Cellule «Art et Antiquités» - Redynamisation - Fonctionnement - Résultats - Vols d'œuvres d'art - Lutte - Chiffres - Évolution - Restitution d'œuvres volées - Procédure - Collaboration avec les services étrangers - Formation des policiers

oeuvre d'art
vol
patrimoine culturel
police
trafic illicite
commerce de l'art
bien culturel
coopération douanière
coopération policière (UE)

Chronologie

18/1/2021Envoi question (Fin du délai de réponse: 18/2/2021)
18/2/2021Réponse

Question n° 7-921 du 18 janvier 2021 : (Question posée en français)

Cette question aborde des aspects pour lesquels tant l'État fédéral que les Communautés sont compétents. En effet, la culture est une matière communautaire, alors que l'autorité fédérale dispose d'une marge de manœuvre pour tout ce qui a trait aux vols d'œuvres d'art. Le Sénat est dès lors pleinement compétent pour aborder cette thématique transversale.

Le patrimoine culturel est en effet un sujet qui mérite toute notre attention.

Il y a quelques mois de cela, il avait été annoncé que la police fédérale était occupée à développer la cellule spécialisée «Art et Antiquités», tant cette section avait représenté le parent pauvre de la lutte contre la criminalité.

Il était notamment fait mention d'une réflexion relative à la mise en place d'une banque de données automatisée pour lutter de manière plus dynamique contre les vols d'œuvres d'art et d'antiquités.

Une dynamisation qui semble nécessaire, surtout lorsque nous considérons la place centrale qu'occupe la Belgique en Europe.

Une bonne coopération entre les différents acteurs, tant nationaux qu'internationaux, participant à cette lutte contre le vol d'œuvres d'art est donc essentielle. La police a effectivement son rôle à jouer, comme cela a été abordé brièvement plus haut, mais les services des douanes en Belgique ont également une mission stratégique en la matière tant la lutte contre le vol d'œuvres d'art représente une problématique internationale.

┄┄┄┄┄┄┄┄┄┄

◆ **DÉFI 1**
Sélectionnez et recopiez chaque ligne de la liste qui contient le mot « point ».
Le texte et la liste n'ont aucun rapport entre eux.

◆ **CONTENU DES DONNÉES**
┄┄┄┄┄┄┄┄┄┄

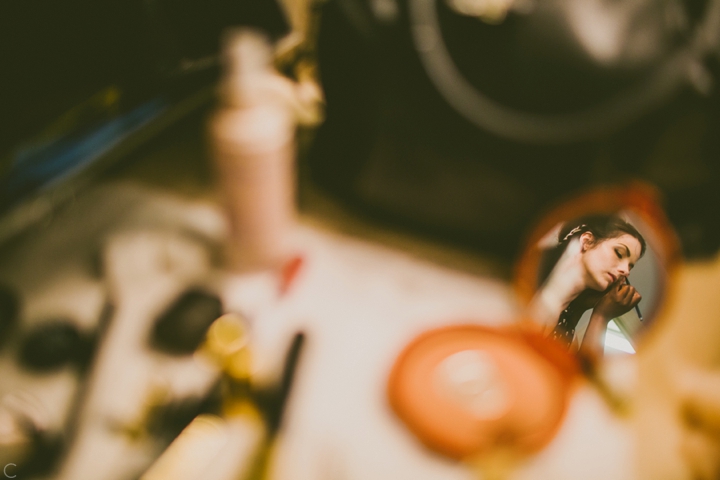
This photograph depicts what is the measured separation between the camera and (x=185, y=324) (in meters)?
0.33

┄┄┄┄┄┄┄┄┄┄

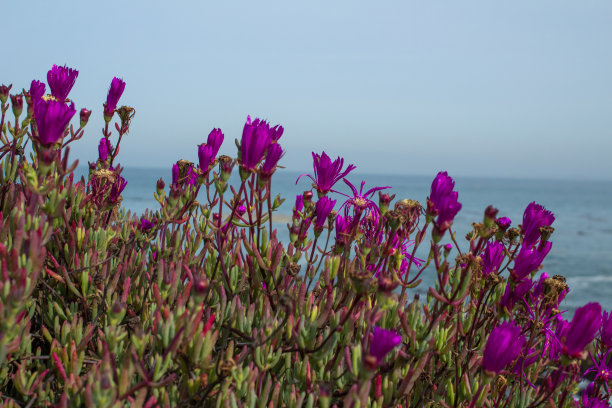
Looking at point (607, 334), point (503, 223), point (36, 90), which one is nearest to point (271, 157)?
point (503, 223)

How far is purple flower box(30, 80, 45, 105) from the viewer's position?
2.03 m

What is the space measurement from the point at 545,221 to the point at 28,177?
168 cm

┄┄┄┄┄┄┄┄┄┄

◆ **DÉFI 2**
Modifiez le passage du texte sur les vols d'œuvres d'art qui va de « Il y a quelques » à « Belgique en Europe. » en y remplaçant « banque de données » par « base de données ».

◆ **RÉPONSE RÉDIGÉE 1**
Looking at point (607, 334), point (503, 223), point (36, 90), which one is nearest to point (271, 157)?
point (503, 223)
What is the space measurement from the point at 545,221 to the point at 28,177?

◆ **RÉPONSE RÉDIGÉE 2**
Il y a quelques mois de cela, il avait été annoncé que la police fédérale était occupée à développer la cellule spécialisée «Art et Antiquités», tant cette section avait représenté le parent pauvre de la lutte contre la criminalité.

Il était notamment fait mention d'une réflexion relative à la mise en place d'une base de données automatisée pour lutter de manière plus dynamique contre les vols d'œuvres d'art et d'antiquités.

Une dynamisation qui semble nécessaire, surtout lorsque nous considérons la place centrale qu'occupe la Belgique en Europe.